Business

Nortel and the TSE 299

It happened in July. After 5 years of eating the dust of the Dow Jones Industrial Average, the TSE 300 Composite Index finally caught up to and crossed the level of the world's best known stock market benchmark.

By any yardstick, the comeback was impressive. After all, the Dow enjoyed a 3000 point lead at the start of this year. As of August 1 this year, the TSE 300 was up a healthy 23 per cent, while the Dow was down 8 per cent.

But to find out why the TSE 300 has performed so well, you need only look at one of the component stocks in the index. And that stock is Nortel. It's up more than 50 per cent on a split-adjusted basis since January 1, closing at $107 a share on August 1.

"What about the other 299 stocks in the index?" you ask. Well, they just don't matter to the same degree-- not even close. To understand why, you need to look at how the TSE 300 is compiled.

To say the TSE 300 tracks 300 companies listed on the Toronto Stock Exchange tells only part of the story. Unlike the Dow Jones, which is a price-weighted average of 30 stocks, the TSE 300 is a float-weighted index.

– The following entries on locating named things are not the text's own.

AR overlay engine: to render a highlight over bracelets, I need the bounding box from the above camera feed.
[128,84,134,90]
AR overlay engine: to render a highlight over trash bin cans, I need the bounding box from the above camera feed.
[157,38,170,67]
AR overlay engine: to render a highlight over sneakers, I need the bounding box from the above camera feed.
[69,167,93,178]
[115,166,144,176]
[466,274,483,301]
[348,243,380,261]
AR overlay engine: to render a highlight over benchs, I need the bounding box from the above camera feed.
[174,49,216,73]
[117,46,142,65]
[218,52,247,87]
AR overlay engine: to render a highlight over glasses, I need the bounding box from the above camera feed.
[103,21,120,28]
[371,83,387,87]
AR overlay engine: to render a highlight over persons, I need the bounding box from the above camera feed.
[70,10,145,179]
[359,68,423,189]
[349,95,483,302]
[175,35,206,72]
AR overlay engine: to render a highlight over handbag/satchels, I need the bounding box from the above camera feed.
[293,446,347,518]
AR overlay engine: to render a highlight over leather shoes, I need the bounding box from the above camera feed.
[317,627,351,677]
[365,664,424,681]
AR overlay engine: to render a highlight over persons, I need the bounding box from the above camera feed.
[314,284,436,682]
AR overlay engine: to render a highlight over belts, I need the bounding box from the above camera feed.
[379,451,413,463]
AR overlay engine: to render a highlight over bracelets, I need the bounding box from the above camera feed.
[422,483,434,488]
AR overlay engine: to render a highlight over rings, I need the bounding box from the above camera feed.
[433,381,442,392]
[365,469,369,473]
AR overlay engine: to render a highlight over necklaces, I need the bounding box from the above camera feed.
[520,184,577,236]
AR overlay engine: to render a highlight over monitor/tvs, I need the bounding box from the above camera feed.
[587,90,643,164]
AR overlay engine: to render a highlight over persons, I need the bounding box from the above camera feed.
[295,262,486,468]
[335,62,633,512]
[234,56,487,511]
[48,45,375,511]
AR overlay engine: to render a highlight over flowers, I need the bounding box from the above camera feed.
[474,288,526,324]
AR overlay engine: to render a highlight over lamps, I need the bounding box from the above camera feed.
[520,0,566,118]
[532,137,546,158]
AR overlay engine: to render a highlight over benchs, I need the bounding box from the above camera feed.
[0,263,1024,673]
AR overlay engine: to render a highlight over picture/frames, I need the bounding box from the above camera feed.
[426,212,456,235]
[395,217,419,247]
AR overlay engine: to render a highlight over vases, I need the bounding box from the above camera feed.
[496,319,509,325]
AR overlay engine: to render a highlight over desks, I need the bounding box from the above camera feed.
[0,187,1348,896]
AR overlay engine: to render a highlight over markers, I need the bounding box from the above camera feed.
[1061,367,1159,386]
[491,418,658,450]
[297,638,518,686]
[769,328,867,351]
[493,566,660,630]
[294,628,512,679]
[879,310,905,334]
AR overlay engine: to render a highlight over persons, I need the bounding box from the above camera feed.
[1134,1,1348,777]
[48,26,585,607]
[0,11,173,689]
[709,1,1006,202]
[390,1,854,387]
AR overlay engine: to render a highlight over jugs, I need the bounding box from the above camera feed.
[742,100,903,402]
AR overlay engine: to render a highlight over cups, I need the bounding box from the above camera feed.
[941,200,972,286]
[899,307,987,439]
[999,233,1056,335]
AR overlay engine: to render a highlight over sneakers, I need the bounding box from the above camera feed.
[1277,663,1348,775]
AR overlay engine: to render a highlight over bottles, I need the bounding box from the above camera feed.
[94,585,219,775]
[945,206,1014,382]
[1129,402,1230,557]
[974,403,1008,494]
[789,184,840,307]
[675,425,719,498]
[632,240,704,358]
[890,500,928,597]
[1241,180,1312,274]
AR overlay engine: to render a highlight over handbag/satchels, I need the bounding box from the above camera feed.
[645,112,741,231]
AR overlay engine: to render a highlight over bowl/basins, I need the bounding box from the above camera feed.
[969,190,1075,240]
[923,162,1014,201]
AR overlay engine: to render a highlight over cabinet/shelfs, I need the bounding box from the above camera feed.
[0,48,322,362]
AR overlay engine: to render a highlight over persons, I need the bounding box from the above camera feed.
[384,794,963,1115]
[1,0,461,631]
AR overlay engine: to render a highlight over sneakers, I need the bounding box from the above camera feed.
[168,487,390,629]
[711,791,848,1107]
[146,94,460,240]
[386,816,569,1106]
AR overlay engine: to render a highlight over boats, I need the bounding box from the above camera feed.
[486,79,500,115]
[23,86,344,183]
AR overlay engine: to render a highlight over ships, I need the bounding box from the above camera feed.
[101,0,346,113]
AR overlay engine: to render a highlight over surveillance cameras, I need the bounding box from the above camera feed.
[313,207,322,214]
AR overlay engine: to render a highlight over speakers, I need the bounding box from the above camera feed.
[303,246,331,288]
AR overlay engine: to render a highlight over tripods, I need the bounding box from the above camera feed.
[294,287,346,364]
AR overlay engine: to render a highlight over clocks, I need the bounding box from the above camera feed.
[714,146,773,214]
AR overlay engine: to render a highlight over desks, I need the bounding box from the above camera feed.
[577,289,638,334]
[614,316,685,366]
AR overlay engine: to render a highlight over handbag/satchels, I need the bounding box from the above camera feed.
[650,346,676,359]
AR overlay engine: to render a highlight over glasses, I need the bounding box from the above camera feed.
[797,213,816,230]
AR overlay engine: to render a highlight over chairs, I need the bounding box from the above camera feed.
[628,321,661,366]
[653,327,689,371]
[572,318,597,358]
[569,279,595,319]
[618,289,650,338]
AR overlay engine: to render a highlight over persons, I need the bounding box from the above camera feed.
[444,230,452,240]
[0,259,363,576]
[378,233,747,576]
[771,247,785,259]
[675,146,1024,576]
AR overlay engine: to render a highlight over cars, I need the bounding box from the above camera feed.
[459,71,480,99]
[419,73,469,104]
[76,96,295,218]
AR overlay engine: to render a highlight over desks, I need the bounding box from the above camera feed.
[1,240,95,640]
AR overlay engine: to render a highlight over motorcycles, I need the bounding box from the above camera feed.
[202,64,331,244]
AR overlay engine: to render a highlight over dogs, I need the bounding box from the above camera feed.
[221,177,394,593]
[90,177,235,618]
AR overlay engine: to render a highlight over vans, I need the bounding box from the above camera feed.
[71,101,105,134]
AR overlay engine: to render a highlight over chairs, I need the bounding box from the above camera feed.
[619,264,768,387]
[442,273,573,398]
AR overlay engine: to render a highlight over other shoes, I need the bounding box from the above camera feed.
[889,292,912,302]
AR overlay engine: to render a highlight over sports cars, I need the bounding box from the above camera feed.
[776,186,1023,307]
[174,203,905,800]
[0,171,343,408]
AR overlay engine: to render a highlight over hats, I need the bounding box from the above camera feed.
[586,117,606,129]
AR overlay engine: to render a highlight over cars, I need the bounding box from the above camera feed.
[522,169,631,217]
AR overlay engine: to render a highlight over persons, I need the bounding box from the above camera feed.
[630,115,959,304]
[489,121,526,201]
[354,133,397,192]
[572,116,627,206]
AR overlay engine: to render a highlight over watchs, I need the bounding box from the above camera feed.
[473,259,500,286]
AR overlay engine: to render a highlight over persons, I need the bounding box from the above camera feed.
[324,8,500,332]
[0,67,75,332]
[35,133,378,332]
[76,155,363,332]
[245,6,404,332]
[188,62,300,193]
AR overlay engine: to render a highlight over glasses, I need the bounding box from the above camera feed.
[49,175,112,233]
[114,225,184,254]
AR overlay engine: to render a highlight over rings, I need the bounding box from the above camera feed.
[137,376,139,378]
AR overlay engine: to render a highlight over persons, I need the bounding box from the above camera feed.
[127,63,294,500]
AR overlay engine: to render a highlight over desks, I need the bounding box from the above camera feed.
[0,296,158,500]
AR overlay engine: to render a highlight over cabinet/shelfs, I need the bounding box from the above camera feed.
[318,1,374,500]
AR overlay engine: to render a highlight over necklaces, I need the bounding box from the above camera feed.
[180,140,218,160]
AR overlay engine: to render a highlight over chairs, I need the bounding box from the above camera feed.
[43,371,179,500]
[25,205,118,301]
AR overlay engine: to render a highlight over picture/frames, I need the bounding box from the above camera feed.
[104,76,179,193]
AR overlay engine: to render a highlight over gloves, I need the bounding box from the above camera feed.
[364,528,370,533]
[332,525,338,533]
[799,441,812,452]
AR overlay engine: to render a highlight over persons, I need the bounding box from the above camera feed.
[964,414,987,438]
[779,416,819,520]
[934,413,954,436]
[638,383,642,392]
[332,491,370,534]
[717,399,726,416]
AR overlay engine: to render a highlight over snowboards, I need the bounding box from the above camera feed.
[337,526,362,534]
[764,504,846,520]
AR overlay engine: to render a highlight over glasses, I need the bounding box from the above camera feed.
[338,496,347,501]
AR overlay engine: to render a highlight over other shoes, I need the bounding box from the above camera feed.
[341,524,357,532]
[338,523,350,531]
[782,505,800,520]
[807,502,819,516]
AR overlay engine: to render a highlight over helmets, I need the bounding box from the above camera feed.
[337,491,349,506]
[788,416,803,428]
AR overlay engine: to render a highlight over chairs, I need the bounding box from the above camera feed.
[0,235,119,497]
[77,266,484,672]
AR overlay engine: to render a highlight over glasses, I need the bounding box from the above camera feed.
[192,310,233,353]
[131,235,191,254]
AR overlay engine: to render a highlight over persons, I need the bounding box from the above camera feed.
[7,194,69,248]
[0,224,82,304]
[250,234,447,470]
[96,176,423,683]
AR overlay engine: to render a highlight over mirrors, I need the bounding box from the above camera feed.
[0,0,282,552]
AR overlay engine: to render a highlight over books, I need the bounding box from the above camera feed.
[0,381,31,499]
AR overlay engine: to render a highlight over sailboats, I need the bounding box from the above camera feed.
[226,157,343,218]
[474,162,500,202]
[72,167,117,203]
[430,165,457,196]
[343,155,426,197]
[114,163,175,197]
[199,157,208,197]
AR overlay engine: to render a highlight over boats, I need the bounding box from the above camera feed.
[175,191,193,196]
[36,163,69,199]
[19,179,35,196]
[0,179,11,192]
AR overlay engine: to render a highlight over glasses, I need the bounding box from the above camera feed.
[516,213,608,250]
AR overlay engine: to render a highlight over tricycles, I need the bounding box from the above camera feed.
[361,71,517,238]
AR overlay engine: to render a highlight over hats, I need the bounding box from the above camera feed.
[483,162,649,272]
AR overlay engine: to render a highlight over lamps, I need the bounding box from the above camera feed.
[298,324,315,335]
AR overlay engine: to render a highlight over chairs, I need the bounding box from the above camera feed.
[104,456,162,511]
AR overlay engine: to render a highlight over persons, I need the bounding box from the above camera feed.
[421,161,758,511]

What's a float-weighted index?

That means the index takes into account the number of shares available for the public to buy as well as the company's share price. So a huge company like Nortel, with almost three billion shares outstanding, and a market capitalization (number of shares times the stock price) of almost $320 billion, exerts an especially large influence on the TSE 300's performance figures.

How large? As of August 1, Nortel represented 33.47 per cent of the index; the other 299 companies accounted for the rest. (The number two company, Seagram, accounted for just 2.85 per cent.)

In the S&P/TSE 60 index, a more concentrated index that includes only the 60 biggest companies trading on the TSE, Nortel's influence is even greater. It accounts for a staggering 43.87 per cent of the S&P/TSE 60.

And the higher Nortel goes, the greater its weight.

Implications for investors and managers

The Nortel effect has huge implications for investors and money managers. For one thing, it has made it virtually impossible for the manager of a diversified Canadian equity mutual fund to beat the benchmark index (which is the goal of any fund manager, and the wish of every fund buyer).

That's because under Canadian securities regulations, actively-managed mutual funds are limited to holding no more than 10 per cent of their assets in any one stock.

When Nortel is rising like it has (its stock price more than tripled last year), and with a fund manager bound by that 10 per cent limit, it's very difficult to outperform an index that has a 33 per cent exposure to a stock that's beating the pants off everything else.

In 1999, for instance, the TSE 300 Composite Index rose by almost 30 per cent, eclipsing the Dow's 25 per cent rise. But take away Nortel and BCE, and the TSE 298 was up only 6.5 per cent.

Now that BCE has spun off most of its stake in Nortel, the Nortel effect is even larger. In the last couple of years, the stocks that have performed best are the ones that have accounted for the biggest share of the TSE 300.

Managers search for solutions

The Investment Funds Institute of Canada, the lobby group for the mutual fund industry, has begged regulators to increase the 10 per cent limit. The regulators have refused, arguing that managers can always choose to concentrate their investments in a particular sector that's performing well (like technology).

A handful of science and tech funds enjoyed triple digit growth last year while staying within the 10 per cent limit on each stock purchase. But those are sector funds, and many investors want the comfort of broader diversification.

Fidelity Investments, for one, has decided to turn the 10 per cent limit from a liability into a selling feature. In June, it decided to shift three Canadian equity funds to a new benchmark-- the TSE 300 Capped Index. This index places a 10 per cent limit on the weighting for any one company.

"This decision reflects the fact that the TSE 300 is no longer an investible index," the company said, referring to Nortel's 33 per cent weighting in the index. So from now on, Fidelity will compare those three funds to the capped index for performance purposes. It will consider its managers to have succeeded if they exceed that benchmark. Will their investors? It may be a hard sell, no matter how well intentioned their argument.

Other heavy hitters

By the way, the TSE 300 isn't the only index to reflect the weight of an elephant in its midst. Nokia represents an incredible 60 per cent of Finland's main index. Ericsson accounts for 32 per cent of Norway's. And Telefonica represents about 28 per cent of Spain's benchmark index.

Investors in the U.S., though, don't have similar overweighting issues. One of the biggest companies in the world, Microsoft, still makes up less than five per cent of the S&P 500, another market-weighted index.

But as long as the price of Nortel stock soars on the TSE, we can expect the 10 per cent debate to intensify in Canada. We can also expect the Nortel effect to add to the growing interest in products that track the indexes--so-called "passive" mutual funds and i60s (they track the S&P/TSE 60 index).

Sometimes, 299 just can't do the trick.